-- Exercise brief --
Write the next part of the account of Mr. Badger's political course before the war, starting right after its final sentence.

After ceasing to be a Senator he held, until the commencement of the late calamitous war, the place of one of the Regents of the Smithsonian Institution. In his professional visits to Washington, until the interruption of intercourse by that dire event, and in all his correspondence with public men, he never departed from that course of moderation and peace on the exciting subject of the times which had characterized him as a Senator, joined heartily in the movement of his old Whig friends for the organization of a Constitutional Union party to abate the violence of faction which was too surely tending to disunion, and to make an appeal to the people to rescue the country from the impending peril. The result of this movement was the nomination of Bell and Everett for the first offices of the government; and Mr. Badger accepted the nomination for Elector on this ticket, and visited various parts of North Carolina, addressing the people in its support. In these addresses, with the frankness which belonged to his nature, he freely admitted that there was a strong probability of the election of Mr. Lincoln, not merely from a division of votes among three other candidates, but from the strength of his party in the Northern States, founded on the principle of opposition to slavery; and he charged, that in that event, it was the design of a large portion of the supporters of Mr. Breckinridge to attempt to destroy the Union by the secession of the Southern States, and that there was reason to believe his defeat and the election of Mr. Lincoln were desired by this latter class, because of the opportunity it would afford for a dissolution of the Union, a purpose which they had long cherished. While, therefore, he advocated the election of Mr. Bell, he conjured the people, no matter who might be elected, to acquiesce in the decision and give no countenance to secession. Although, with the exception of a small faction, the people were averse to disunion, the majority were persuaded that this was an overstatement of the case, and cast their votes for Mr. Breckinridge, as they usually did for the party nominee.

When the election was past, and the proceedings which immediately followed in other States verified Mr. Badger's anticipations, the people began to turn to him, and those of like opinions, for guidance in the future. And, to persons in distant parts of the Union, it is, no doubt, a matter of mystery how he, with all his antecedents in favor of Union, became involved in war against the Government of the United States. The case of Mr. Badger, in this particular, is the case of at least three-fourths of the people of the State (for they relied upon his counsels for their action quite as much as upon those of any other individual) and requires a word of explanation. Notwithstanding the long and acrimonious disputations which had been carried on in Congress and at the hustings, and the sentiments declared in opposition to slavery by Mr. Lincoln and his supporters, Mr. Badger maintained that his election afforded no sufficient cause for a resort to revolution—as to the right, claimed, of a State to secede, he had never for a moment believed in it or given it the least countenance—that the accession of such a party to power would require increased vigilance over the rights and interests of the South; but that the majority in Congress was not lost to us, if the members from all the Southern States would remain and be faithful, and that the judiciary was open to any just complaint, even if the Executive should attempt aggression. After every State south of North Carolina to the confines of Mexico had adopted ordinances of secession, the people of this State rejected a proposition to call a convention to consider the question.

Dataset excerpt
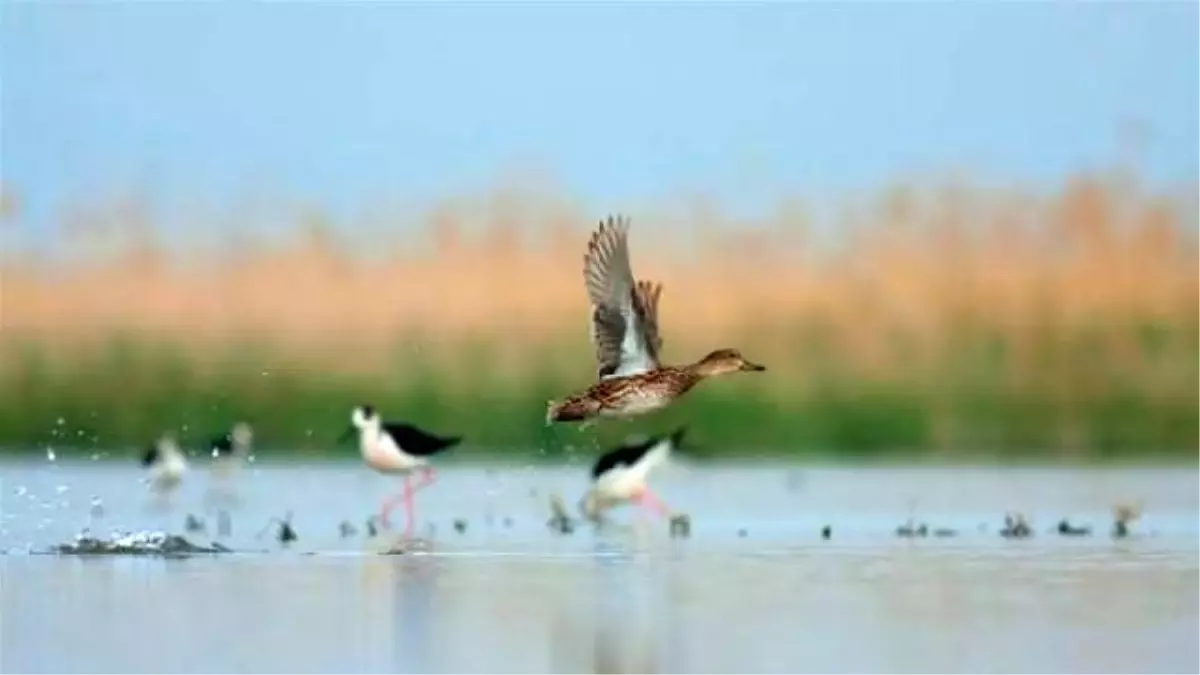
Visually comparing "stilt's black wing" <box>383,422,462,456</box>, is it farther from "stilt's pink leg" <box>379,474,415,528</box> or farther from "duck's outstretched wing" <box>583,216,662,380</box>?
"duck's outstretched wing" <box>583,216,662,380</box>

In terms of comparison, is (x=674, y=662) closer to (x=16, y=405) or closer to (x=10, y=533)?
A: (x=10, y=533)

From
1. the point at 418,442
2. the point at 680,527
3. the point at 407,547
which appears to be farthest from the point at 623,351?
the point at 418,442

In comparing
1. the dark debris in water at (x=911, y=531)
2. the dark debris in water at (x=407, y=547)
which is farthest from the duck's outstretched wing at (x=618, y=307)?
the dark debris in water at (x=911, y=531)

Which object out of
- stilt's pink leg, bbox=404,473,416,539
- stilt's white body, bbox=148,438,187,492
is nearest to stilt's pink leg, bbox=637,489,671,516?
stilt's pink leg, bbox=404,473,416,539

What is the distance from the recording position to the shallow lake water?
8.45 metres

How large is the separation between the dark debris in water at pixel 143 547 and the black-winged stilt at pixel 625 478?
1.90 m

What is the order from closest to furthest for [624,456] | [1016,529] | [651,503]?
[1016,529]
[651,503]
[624,456]

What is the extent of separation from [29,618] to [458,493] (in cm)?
546

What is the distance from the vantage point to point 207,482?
1527 cm

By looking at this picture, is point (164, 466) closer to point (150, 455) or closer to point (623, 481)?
point (150, 455)

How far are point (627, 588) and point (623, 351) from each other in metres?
0.99

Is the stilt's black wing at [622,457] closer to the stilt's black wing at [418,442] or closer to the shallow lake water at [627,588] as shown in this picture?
the shallow lake water at [627,588]

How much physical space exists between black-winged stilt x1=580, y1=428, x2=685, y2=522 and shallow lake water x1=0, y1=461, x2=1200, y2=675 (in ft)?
0.86

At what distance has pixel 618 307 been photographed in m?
10.5
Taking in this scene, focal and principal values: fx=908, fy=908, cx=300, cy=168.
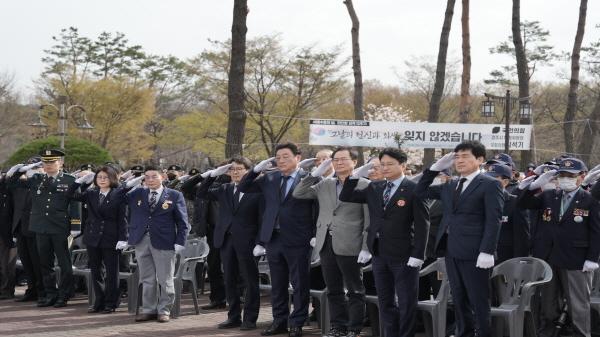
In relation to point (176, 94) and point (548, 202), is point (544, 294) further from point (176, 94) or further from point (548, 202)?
point (176, 94)

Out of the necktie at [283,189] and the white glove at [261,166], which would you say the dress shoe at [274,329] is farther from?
the white glove at [261,166]

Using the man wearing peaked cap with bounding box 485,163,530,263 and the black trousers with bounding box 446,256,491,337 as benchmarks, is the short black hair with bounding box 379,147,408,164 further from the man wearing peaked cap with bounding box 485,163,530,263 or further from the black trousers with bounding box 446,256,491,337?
the man wearing peaked cap with bounding box 485,163,530,263

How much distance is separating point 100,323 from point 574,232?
542cm

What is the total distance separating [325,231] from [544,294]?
232 cm

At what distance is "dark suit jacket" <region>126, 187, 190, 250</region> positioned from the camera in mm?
10555

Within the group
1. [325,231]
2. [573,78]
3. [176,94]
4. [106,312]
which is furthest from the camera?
[176,94]

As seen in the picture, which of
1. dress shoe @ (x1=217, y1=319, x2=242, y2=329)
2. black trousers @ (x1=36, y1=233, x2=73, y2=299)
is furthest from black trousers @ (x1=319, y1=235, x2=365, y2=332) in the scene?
black trousers @ (x1=36, y1=233, x2=73, y2=299)

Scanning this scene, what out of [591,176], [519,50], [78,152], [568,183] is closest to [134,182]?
[568,183]

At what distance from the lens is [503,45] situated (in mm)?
42844

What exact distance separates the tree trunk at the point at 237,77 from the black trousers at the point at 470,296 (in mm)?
9783

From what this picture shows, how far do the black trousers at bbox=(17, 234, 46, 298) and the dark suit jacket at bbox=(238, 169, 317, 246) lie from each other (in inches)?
164

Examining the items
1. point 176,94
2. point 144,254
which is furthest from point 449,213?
point 176,94

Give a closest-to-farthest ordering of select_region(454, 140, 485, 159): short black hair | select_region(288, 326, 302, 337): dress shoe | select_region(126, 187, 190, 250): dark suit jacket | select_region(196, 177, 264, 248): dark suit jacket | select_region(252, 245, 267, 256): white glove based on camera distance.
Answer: select_region(454, 140, 485, 159): short black hair < select_region(288, 326, 302, 337): dress shoe < select_region(252, 245, 267, 256): white glove < select_region(196, 177, 264, 248): dark suit jacket < select_region(126, 187, 190, 250): dark suit jacket

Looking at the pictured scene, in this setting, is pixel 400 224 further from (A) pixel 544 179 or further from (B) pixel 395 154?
(A) pixel 544 179
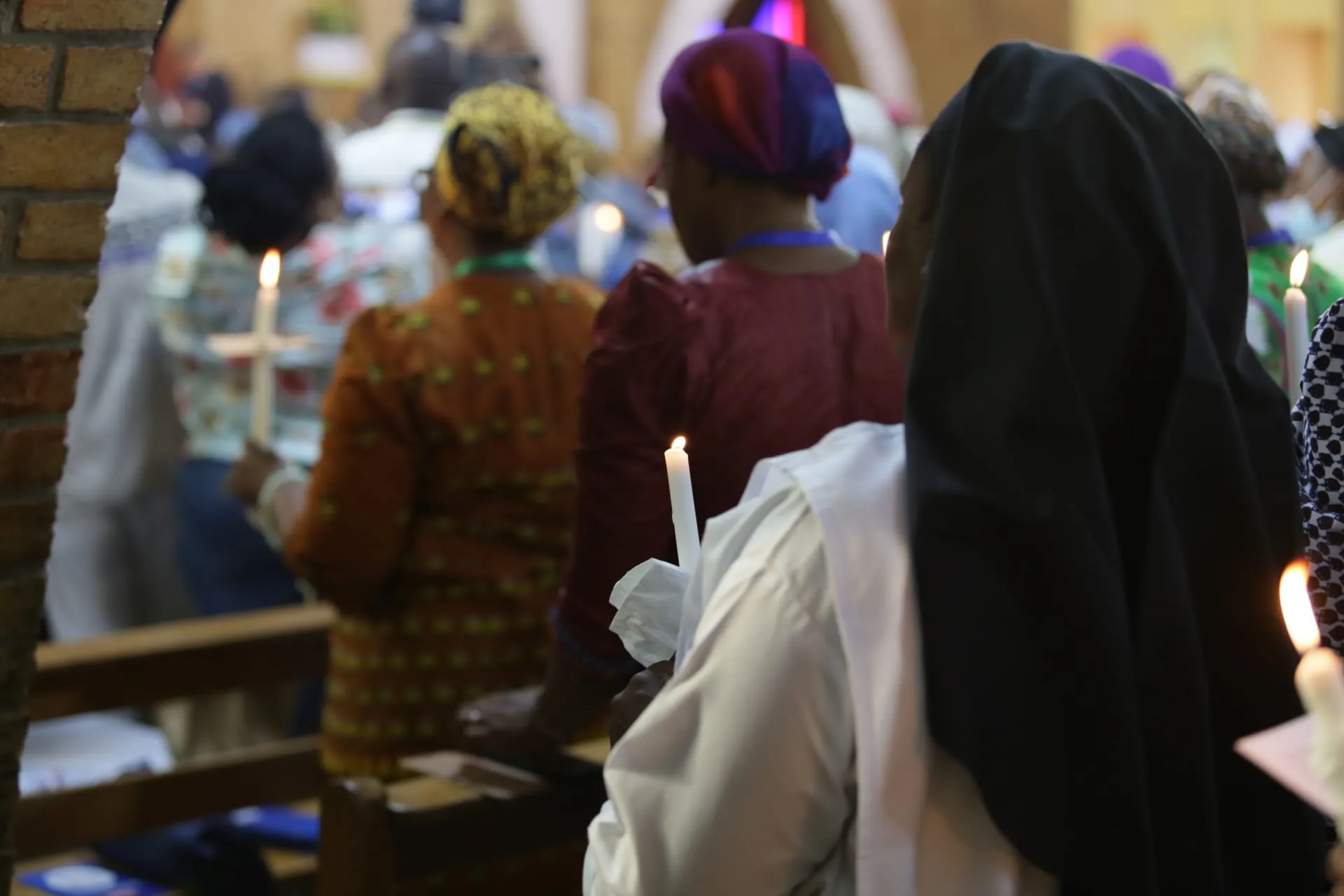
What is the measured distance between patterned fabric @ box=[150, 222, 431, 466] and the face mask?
9.69 feet

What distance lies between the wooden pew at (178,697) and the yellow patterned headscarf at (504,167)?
4.01ft

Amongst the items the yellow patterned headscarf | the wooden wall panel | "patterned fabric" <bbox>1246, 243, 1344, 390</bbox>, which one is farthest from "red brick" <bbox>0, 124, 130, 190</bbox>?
the wooden wall panel

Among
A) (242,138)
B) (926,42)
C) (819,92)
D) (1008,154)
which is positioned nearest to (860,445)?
(1008,154)

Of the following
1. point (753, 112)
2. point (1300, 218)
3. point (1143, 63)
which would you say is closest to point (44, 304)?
point (753, 112)

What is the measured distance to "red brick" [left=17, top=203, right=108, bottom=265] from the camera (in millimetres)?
2078

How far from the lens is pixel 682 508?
1.50 meters

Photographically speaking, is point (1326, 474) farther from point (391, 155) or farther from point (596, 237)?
point (596, 237)

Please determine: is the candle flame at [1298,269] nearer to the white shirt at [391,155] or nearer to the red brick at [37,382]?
the red brick at [37,382]

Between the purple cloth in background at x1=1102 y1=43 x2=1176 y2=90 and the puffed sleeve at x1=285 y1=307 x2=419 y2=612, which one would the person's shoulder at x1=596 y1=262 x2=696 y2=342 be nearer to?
the puffed sleeve at x1=285 y1=307 x2=419 y2=612

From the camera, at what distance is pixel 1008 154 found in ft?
4.23

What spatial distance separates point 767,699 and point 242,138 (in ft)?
10.2

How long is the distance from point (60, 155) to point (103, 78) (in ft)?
0.35

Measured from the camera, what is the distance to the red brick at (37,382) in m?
2.13

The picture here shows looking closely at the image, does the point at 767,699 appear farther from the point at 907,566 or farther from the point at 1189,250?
the point at 1189,250
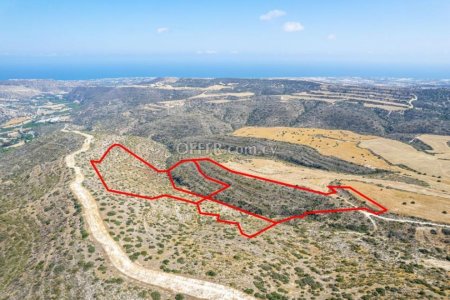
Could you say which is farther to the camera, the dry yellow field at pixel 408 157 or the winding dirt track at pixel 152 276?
the dry yellow field at pixel 408 157

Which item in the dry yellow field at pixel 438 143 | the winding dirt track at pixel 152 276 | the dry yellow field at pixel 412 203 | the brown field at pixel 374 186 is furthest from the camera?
the dry yellow field at pixel 438 143

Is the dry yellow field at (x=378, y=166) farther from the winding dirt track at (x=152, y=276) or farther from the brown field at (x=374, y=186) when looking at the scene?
the winding dirt track at (x=152, y=276)

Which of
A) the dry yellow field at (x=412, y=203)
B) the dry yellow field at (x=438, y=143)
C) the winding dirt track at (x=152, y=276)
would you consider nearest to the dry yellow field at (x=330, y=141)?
the dry yellow field at (x=438, y=143)

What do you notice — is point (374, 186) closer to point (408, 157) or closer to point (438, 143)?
point (408, 157)

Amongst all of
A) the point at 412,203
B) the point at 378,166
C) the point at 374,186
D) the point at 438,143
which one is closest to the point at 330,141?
the point at 378,166

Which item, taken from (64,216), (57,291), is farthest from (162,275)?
(64,216)

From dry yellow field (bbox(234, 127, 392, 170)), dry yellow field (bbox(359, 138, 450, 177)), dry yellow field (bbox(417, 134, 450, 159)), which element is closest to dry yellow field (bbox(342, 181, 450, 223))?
dry yellow field (bbox(359, 138, 450, 177))

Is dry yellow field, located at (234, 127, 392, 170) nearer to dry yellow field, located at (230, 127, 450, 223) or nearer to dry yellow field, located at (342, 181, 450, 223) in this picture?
dry yellow field, located at (230, 127, 450, 223)

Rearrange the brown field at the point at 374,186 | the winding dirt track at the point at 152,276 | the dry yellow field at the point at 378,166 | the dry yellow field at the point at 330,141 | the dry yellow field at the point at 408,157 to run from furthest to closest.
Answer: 1. the dry yellow field at the point at 330,141
2. the dry yellow field at the point at 408,157
3. the dry yellow field at the point at 378,166
4. the brown field at the point at 374,186
5. the winding dirt track at the point at 152,276

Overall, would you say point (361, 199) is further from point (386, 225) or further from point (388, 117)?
point (388, 117)
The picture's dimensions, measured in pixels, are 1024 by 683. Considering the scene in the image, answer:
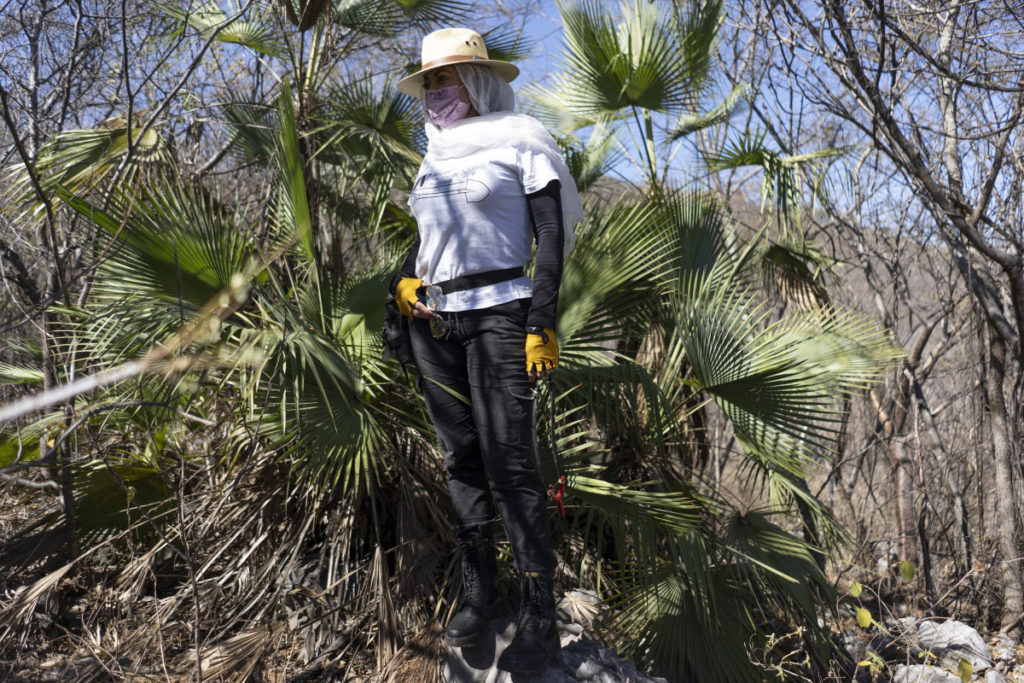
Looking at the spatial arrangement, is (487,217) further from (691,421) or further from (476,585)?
(691,421)

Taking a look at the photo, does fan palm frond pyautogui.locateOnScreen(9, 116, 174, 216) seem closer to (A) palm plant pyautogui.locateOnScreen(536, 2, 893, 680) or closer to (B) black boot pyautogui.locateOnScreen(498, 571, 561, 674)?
(A) palm plant pyautogui.locateOnScreen(536, 2, 893, 680)

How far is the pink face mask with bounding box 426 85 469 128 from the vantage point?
8.51 feet

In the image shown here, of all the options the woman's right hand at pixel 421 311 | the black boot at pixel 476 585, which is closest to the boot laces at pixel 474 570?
the black boot at pixel 476 585

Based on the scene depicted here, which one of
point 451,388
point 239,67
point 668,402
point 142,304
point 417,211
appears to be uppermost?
point 239,67

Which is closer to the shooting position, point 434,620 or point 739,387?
point 434,620

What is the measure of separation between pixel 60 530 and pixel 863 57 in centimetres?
555

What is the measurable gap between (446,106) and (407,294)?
1.96ft

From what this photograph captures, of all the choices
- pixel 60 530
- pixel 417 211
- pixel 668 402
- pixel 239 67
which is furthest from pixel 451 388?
pixel 239 67

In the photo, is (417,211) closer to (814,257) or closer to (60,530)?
(60,530)

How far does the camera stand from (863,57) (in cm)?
573

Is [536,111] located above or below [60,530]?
above

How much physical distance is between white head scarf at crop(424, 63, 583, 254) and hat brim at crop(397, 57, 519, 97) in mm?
24

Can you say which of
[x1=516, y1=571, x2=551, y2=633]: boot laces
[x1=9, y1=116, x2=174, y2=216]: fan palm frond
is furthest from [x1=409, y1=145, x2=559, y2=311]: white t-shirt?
[x1=9, y1=116, x2=174, y2=216]: fan palm frond

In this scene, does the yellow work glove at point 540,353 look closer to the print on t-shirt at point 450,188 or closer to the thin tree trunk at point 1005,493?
the print on t-shirt at point 450,188
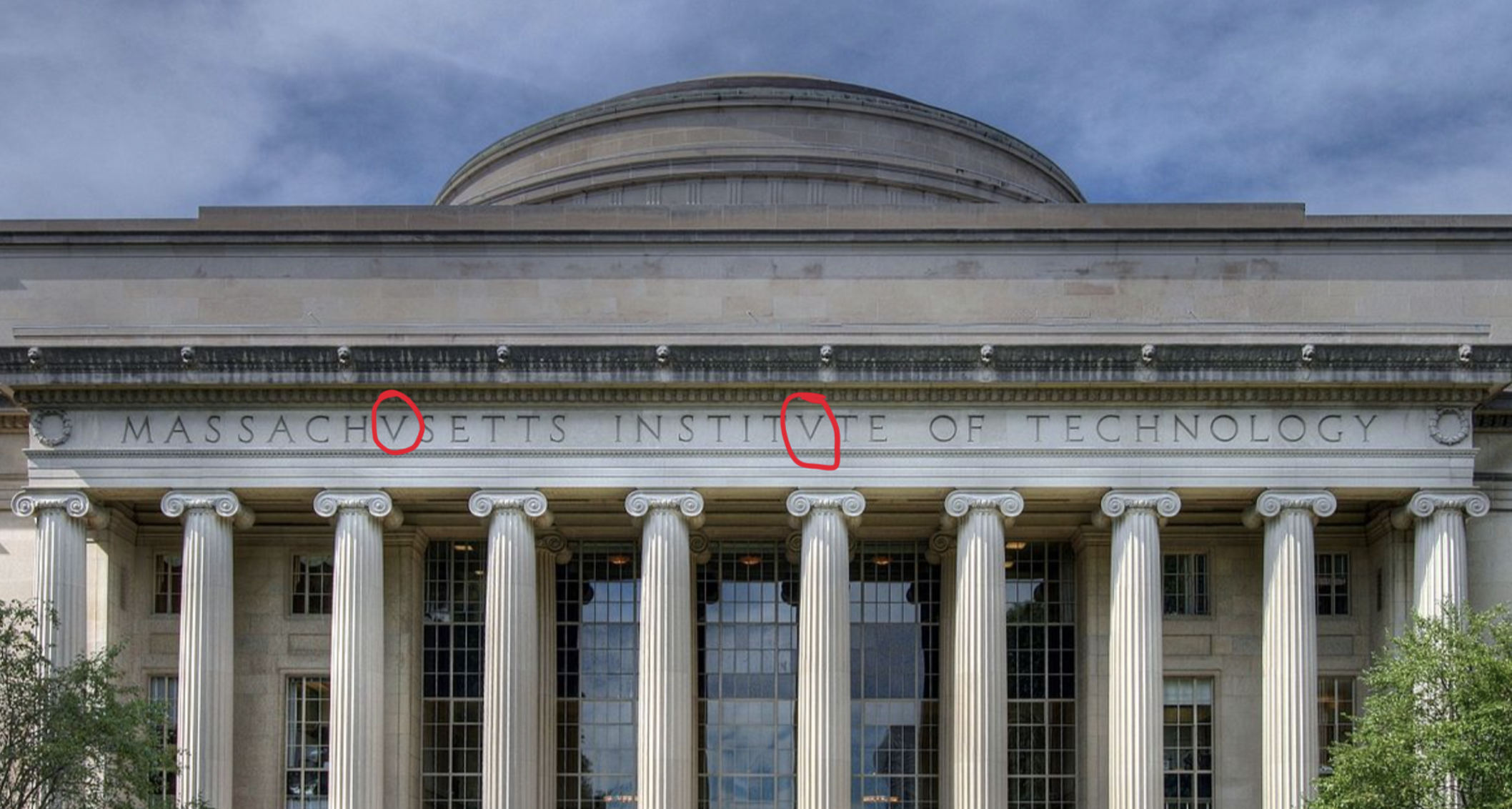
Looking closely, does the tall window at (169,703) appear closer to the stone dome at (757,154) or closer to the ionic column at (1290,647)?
the stone dome at (757,154)

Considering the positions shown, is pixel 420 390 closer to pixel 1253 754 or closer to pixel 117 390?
pixel 117 390

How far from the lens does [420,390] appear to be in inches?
1720

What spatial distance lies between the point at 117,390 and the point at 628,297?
11.7 metres

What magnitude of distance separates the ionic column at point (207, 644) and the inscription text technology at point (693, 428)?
1436 millimetres

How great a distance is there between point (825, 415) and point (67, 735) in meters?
16.9

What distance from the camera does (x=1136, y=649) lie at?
43250mm

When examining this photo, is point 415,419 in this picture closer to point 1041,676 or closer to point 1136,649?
point 1041,676

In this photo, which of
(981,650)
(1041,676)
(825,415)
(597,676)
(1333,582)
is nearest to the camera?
(981,650)

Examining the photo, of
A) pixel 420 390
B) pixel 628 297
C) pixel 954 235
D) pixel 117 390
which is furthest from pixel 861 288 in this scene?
pixel 117 390

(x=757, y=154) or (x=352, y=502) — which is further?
(x=757, y=154)

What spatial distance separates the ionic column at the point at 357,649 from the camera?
43.0 m

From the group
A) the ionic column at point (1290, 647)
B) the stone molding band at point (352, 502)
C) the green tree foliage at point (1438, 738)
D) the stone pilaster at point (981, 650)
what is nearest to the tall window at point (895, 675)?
the stone pilaster at point (981, 650)

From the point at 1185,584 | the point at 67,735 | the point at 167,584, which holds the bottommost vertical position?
the point at 67,735

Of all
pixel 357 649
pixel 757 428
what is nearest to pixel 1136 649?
pixel 757 428
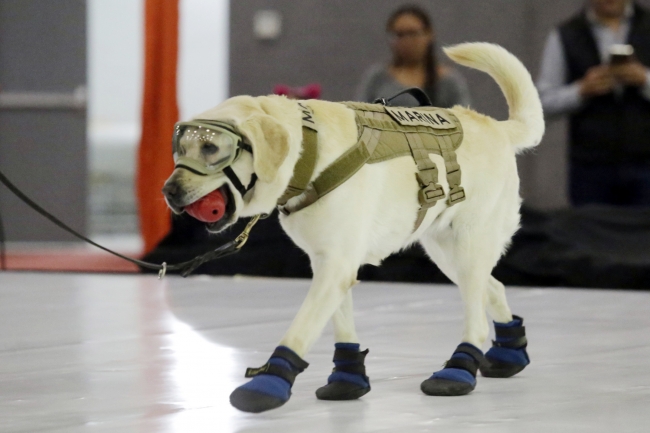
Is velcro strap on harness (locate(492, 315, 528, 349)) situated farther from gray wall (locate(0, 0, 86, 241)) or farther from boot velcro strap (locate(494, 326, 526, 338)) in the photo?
gray wall (locate(0, 0, 86, 241))

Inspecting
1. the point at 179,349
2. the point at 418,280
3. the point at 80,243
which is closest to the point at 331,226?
the point at 179,349

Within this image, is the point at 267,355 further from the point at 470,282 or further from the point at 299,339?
the point at 299,339

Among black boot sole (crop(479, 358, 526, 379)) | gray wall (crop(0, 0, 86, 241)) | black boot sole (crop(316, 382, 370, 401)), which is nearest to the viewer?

-- Response to this task --
But when Virginia, our neighbor on the northern frontier, also withdrew, and Tennessee on the west had taken measures for the same object, when war had been actually begun, no matter by whose rashness or folly, and the only alternatives presented were in the choice of the side we should espouse, considerations of national or State interest, safety and necessity (such as are not unfrequently forced upon the decision of neutrals by the conduct of belligerents not connected under the same government) at once occurred, and were obliged to be weighed with the obligations of constitutional duty. Our borders were surrounded on all sides, except that washed by the ocean, by seceded States. Our youth must go forth to battle with or against these States. The Union we had so long and so sincerely cherished, was a Union in its integrity; and next to that, and as a part of it, was a Union with neighboring States, in which were our kindred and most intimate friends, and identical institutions. Slavery, whatever may be thought of it elsewhere or now, constituted more than one-half of our individual and public wealth. It had paid our taxes, built our railroads, reared our seminaries of education and charity, and was intimately connected with the order and repose of our society. Withal, in the acrimony of a long quarrel, its maintenance had become a point of honor. In the actual posture of affairs, which promised to continue while the war lasted, instead of fifteen States in which slavery existed, whose Representatives were to maintain a common interest in the halls of Congress, there were to be but three, or at most, four, and all these, except our own, with a minor interest in the system. A civil war which threatened to be sanguinary and protracted, kindled avowedly for the protection of slavery, was not likely to end in the defeat of the insurgent States without the destruction of the institution in them, and after no long time, in the adhering States, also. Though far from approving the course of the recusant States, victory on the side of those who held the reins of government could not inure in benefit, nor without serious disaster, to us.

These ties of blood, vicinity, institutions and interests, the desire to avoid internecine strife among our own people (which must have been immediately precipitated by a zealous minority, with the local government, legislative and executive, in their hands) impelled Mr. Badger, and those who acted with him, to decline to take up arms against their own section in favor of the distant authority of the national government, and as a consequence to unite with those whose action they had deprecated and endeavored to prevent, and with whom they had had little sympathy or cooperation in the politics of the past. The support of the undertaking, if concurred in by all the slaveholding States, which was confidently represented to be certain, appeared to afford hope of a safer and better future than its suppression by force. The determination of the question, as I know, occasioned him pain and embarrassment, but when made it was firmly maintained. He accepted a seat in the Convention which passed the ordinance declaring the separation of the State from the Federal Union, and gave to this ordinance his sanction; not, however, without a distinct declaration of his disbelief in the doctrine of secession as a constitutional right. He also sustained measures for the prosecution of a vigorous war, as, in his conception, the surest and shortest way to peace, but was ever vigilant of the dignity and just rights of the State, the encroachments of the military authority, the jurisdiction of the civil tribunals and the protection and liberty of the citizens. He sought no patronage or favor for himself or his family. His sons served in the ranks of the army and bore their part in the perils and adventures of war.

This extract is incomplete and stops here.